Thursday, April 3, 2008
Membuka (Kembali) Pintu Ijtihad

‘’ ketahuilah wahai kawan. Jika engkau ingin mengetahui kebenaran melalui seorang agamawan tanpa membuka mata, maka usahamu ini akan sia-sia. Karna seorang agamawan itu(hanya) seumpama matahari yang memancarkan sinar kemudian dengan sinar itu kau mampu melihat. Jika matamu buta, tentu tidak bergunalah sinar itu. Maka barang siapa yang lekang pada taklid maka dia berarti telah rusak total’’

( Abu Hamid al-Ghozali dalam Mi’roj as-Salikin)



Salah satu karakteristik unik islam adalah sifat ajarannya yang syumuliyyah. Yakni islam sebagai agama tidak hanya menekankan sisi penting kehidupan akhirat saja tetapi menganjurkan pemeluknya untuk tidak melupakan kehidupan dunia. Islam tidak hanya mengajarkan doktrin aqidah tetapi juga syariah pun juga peradaban.

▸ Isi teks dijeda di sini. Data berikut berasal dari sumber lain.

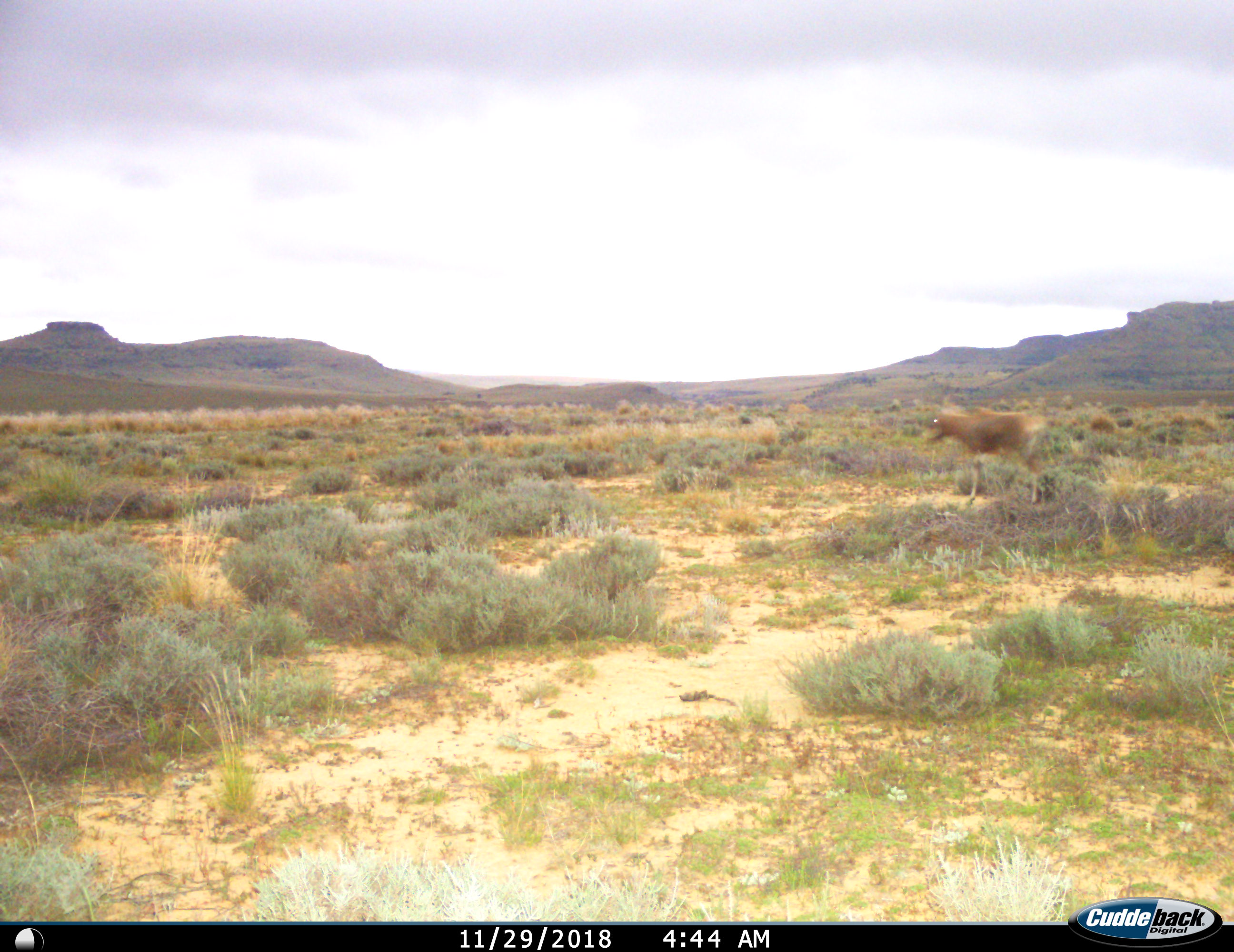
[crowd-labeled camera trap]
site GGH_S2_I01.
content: unidentified animal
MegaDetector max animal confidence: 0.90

Dalam rentang sejarahnya umat islam tidak pernah berselisih bahwa ushul aqidah itu adalah iman pada Allah, malaikat, kitab suci, para rasul dan pada hari pembalasan. Dan rukun islam yang berisi: Syahadat (laa ilaha illallah Muhammad rasulullah), menegakkan sholat, puasa di bulan Ramadlan, naik haji bila mampu telah disepakati umat islam tanpa memandang perbedaan masa dan tempat. Dalam hal ini umat islam dipuji al Qur’an sebagai ummat yang satu (ummatan wahidah).

Adapaun mengenai syariah yang berkaitan dengan masalah keduniawian (hal ini sering berkaitan dengan fikih) tentu saja umat islam tidak bisa disebut satu. Hal ini disebabkan karna syariah terikat dengan kondisi (dluruf, sosio-kultural) yang melingkupi letak geogafis di mana umat islam itu berada.

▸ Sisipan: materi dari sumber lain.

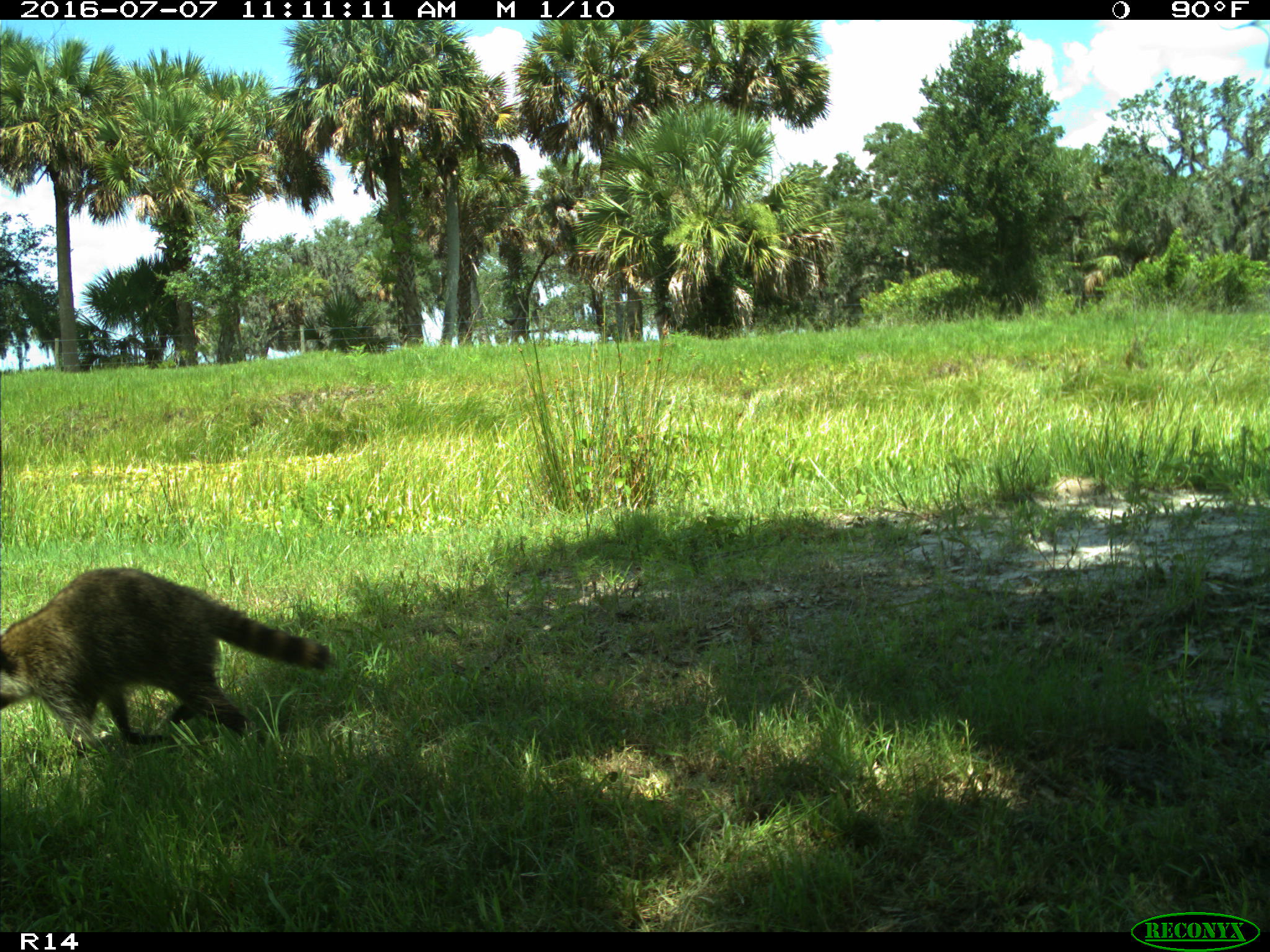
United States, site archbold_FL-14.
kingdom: Animalia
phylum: Chordata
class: Mammalia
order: Carnivora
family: Procyonidae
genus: Procyon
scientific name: Procyon lotor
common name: common raccoon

(Syariah) islam bukanlah benda baku yang kedap pada perubahan dan modifikasi. Syariah adalah produk penafsiran, produk pemikiran serta produk pengalaman manusia yang mempunyai konteksnya tersendiri.

Islam adalah agama yang hidup bersama manusia. Jika manusia adalah makhluk yang selalu berkembang secara terus menerus mengikuti perubahan masa, maka konsekwensi logisnya adalah islam itu sendiri akan juga berkembang menyesuaikan dengan kondisi masyarakat di mana dia dianut.

Gambaran singkat di atas hanya ingin menyadarkan kita bahwa tafsir keagamaan (baca:fikih) akan berbeda bila difahami satu generasi dan generasi lainnya. Fikih adalah salah satu tafsir terhadap teks keagamaan yang rentan terhadap perubahan karna ia terikat dengan perubahan kondisi, tempat maupun masa di mana ia ditafsirkan. Dan di sisi inilah pentingnya terobosan inofatif-teologis (ijtihad) yang dilakukan para mujtahid untuk merespon problema masyarakat serta membumikan ajaran-ajaran islam.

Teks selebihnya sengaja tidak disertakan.